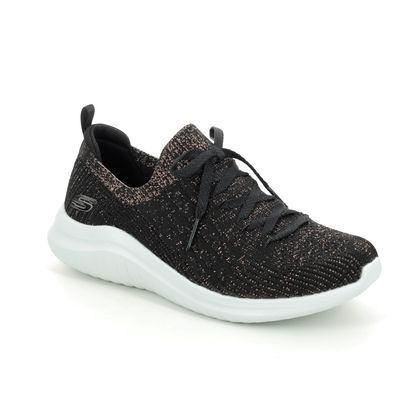 Skechers Trainers - Black gold - 13357 ULTRA FLEX 2.0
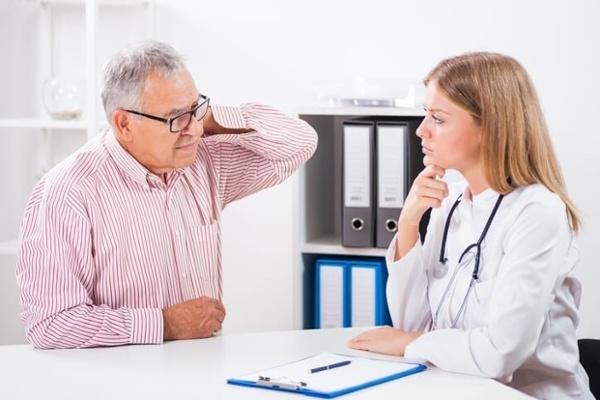 How Chiropractic Care Helps Relieve Fibromyalgia | El Paso, TX Chiropractor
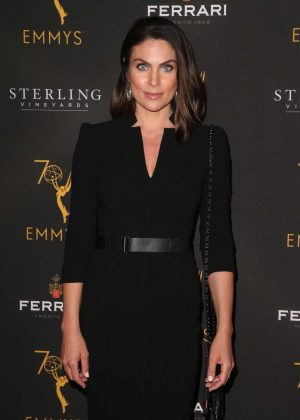 Nadia Bjorlin - Television Academy Daytime Peer Group Emmy Celebration in LA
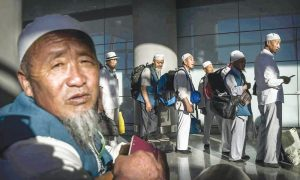 China's cage imprisoned 10 lakh Uighurs Muslims?....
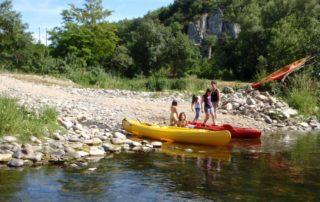 Canoë - Kayak de Vogüé à Balazuc - 6 km avec Balazuc Loisirs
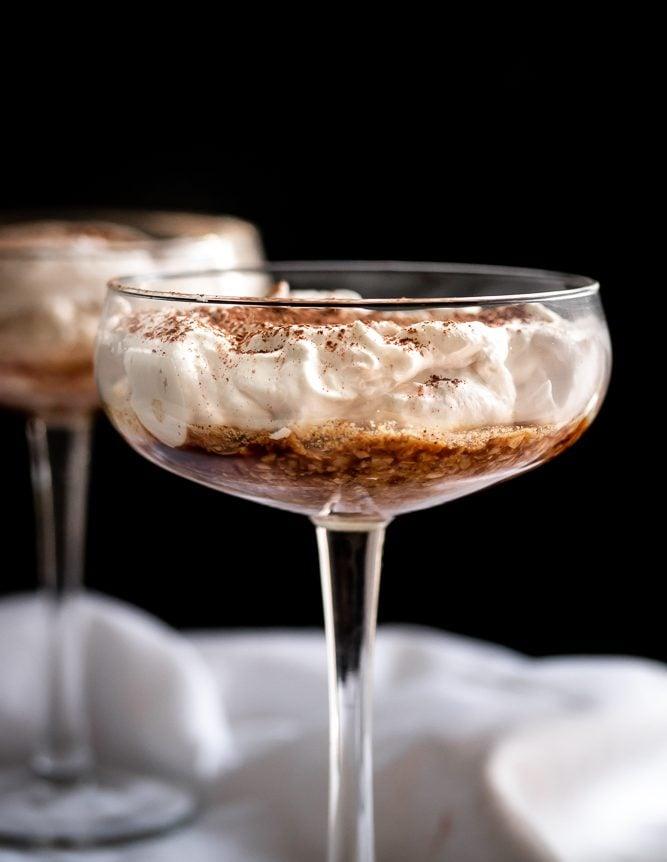 Greek Yogurt Tiramisu for Two {Low Carb & GF}
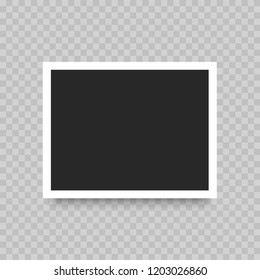Realistic photo polaroid  frame isolated on transparent background. Vector illustration.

▶ _Exercise directions_
Since the pictures are not wanted, give the material again exactly without them.

▶ _Response to this task_
 Skechers Trainers - Black gold - 13357 ULTRA FLEX 2.0
 How Chiropractic Care Helps Relieve Fibromyalgia | El Paso, TX Chiropractor
 Nadia Bjorlin - Television Academy Daytime Peer Group Emmy Celebration in LA
 China's cage imprisoned 10 lakh Uighurs Muslims?....
 Canoë - Kayak de Vogüé à Balazuc - 6 km avec Balazuc Loisirs
 Greek Yogurt Tiramisu for Two {Low Carb & GF}
Realistic photo polaroid  frame isolated on transparent background. Vector illustration.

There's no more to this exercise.